Mr Bitar has also charged Hassan Diab, prime minister at the time of the blast, and two other former ministers with homicide with probable intent, court summons stated.
He reopened the investigation on Monday, citing legal studies that challenged its suspension. The investigation has been blocked since late 2021 amid legal challenges from top politicians Mr Bitar wanted to question over the explosion.
Mr Bitar has also charged two high-ranking security officials — the head of General Security Gen Abbas Ibrahim and the head of State Security Gen Tony Saliba.
Mr Bitar has set interrogation sessions for February. Those wanted for questioning also include Jean Kahwaji, the army commander between 2008 and 2017.
On Monday, Mr Bitar ordered the release of five detained suspects.
Mr Bitar has been derided by his critics, including Iran-backed Hezbollah, as politically motivated and close to the US ― although they have not offered evidence to back up this claim. But supporters of the judge, including many of the families of the victims, want him to continue on in the push for justice.
"We've been waiting for this for maybe one year and two months," said Mariana Foudalian, referring to Mr Bitar resuming the investigation. Ms Foudalian lost her 29-year-old sister Gaia in the 2020 explosion. "We all know they were trying to do everything to stop the judge from working," she told The National.

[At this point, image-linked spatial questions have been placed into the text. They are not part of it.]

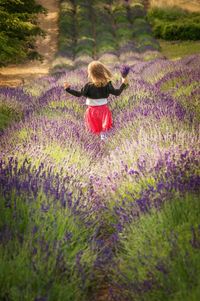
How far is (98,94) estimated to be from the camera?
6.27m

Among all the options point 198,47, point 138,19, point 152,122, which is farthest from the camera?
point 138,19

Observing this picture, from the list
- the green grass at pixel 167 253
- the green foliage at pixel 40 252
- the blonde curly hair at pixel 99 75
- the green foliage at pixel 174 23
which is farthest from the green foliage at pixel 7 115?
the green foliage at pixel 174 23

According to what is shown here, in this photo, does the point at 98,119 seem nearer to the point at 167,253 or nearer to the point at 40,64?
the point at 167,253

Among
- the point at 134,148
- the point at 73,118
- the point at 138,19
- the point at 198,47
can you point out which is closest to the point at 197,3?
the point at 138,19

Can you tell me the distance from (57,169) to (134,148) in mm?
679

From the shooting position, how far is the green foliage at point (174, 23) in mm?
23984

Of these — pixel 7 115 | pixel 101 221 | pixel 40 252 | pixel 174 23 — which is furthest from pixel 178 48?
pixel 40 252

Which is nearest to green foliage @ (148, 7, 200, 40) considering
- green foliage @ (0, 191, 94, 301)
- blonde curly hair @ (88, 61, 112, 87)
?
blonde curly hair @ (88, 61, 112, 87)

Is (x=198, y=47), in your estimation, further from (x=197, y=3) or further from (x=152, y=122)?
(x=152, y=122)

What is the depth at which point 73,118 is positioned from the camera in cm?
660

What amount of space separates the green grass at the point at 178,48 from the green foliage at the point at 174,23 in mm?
419

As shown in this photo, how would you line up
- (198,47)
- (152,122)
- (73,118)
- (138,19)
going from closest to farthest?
(152,122) → (73,118) → (198,47) → (138,19)

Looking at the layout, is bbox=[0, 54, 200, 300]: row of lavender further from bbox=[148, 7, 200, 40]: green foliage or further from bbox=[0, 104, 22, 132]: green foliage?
bbox=[148, 7, 200, 40]: green foliage

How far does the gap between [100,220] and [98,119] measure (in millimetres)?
2943
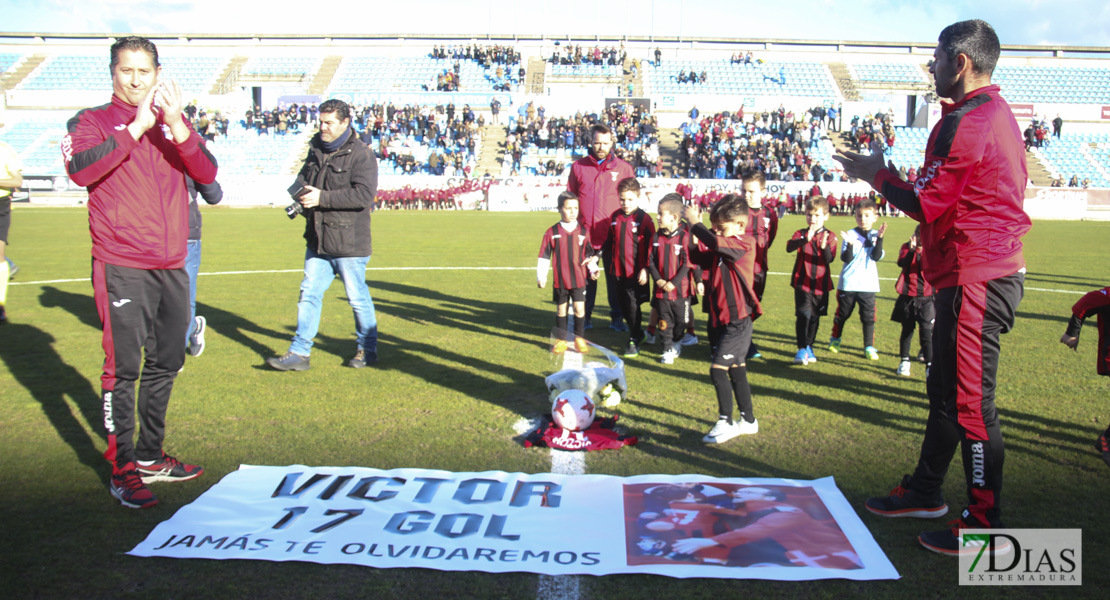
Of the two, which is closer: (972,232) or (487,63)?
(972,232)

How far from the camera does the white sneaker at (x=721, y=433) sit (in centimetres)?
471

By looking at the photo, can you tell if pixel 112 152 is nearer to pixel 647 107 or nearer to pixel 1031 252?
pixel 1031 252

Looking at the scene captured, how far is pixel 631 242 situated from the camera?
24.8ft

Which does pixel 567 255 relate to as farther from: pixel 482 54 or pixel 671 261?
pixel 482 54

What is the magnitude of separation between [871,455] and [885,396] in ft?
4.84

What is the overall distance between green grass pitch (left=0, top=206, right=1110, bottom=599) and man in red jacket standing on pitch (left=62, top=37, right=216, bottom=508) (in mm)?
444

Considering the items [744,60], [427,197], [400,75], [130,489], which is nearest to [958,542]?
[130,489]

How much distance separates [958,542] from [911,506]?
0.35m

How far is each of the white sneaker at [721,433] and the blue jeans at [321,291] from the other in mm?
3322

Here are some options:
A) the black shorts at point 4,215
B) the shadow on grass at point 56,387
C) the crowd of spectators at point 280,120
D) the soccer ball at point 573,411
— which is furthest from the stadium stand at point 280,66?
the soccer ball at point 573,411

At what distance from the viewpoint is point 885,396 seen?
5.82 metres

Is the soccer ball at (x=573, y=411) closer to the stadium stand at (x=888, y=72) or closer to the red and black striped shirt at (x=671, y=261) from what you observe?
the red and black striped shirt at (x=671, y=261)

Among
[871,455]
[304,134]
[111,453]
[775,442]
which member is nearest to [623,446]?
[775,442]

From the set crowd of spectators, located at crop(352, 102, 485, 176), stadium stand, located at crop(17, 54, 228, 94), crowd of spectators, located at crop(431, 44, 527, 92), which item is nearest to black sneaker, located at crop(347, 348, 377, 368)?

"It's very important that the judge continues. But we will never stop, we will never get afraid, we will continue until the end, until we get justice."
The blast, which injured thousands and levelled or damaged much of the city centre, came after a stockpile of ammonium nitrate — which had been stored at the port for years — caught fire.
The explosion is regarded as a result of decades of mismanagement and corruption in Lebanon, currently grappling with one of the worst economic collapses in modern times.
While numerous officials have admitted to knowing about the ammonium, they claim they requested other officials remove it or make it safe with no clear indication of where final responsibility lay.
"We, in the international community have made it clear since the explosion that we support and urge Lebanese authorities to complete a swift and transparent investigation into the horrific explosion at the Port of Beirut," said Ned Price, US State Department spokesman, on Monday.
"The victims of this explosion in August of 2020 deserve justice. Those responsible must be held accountable."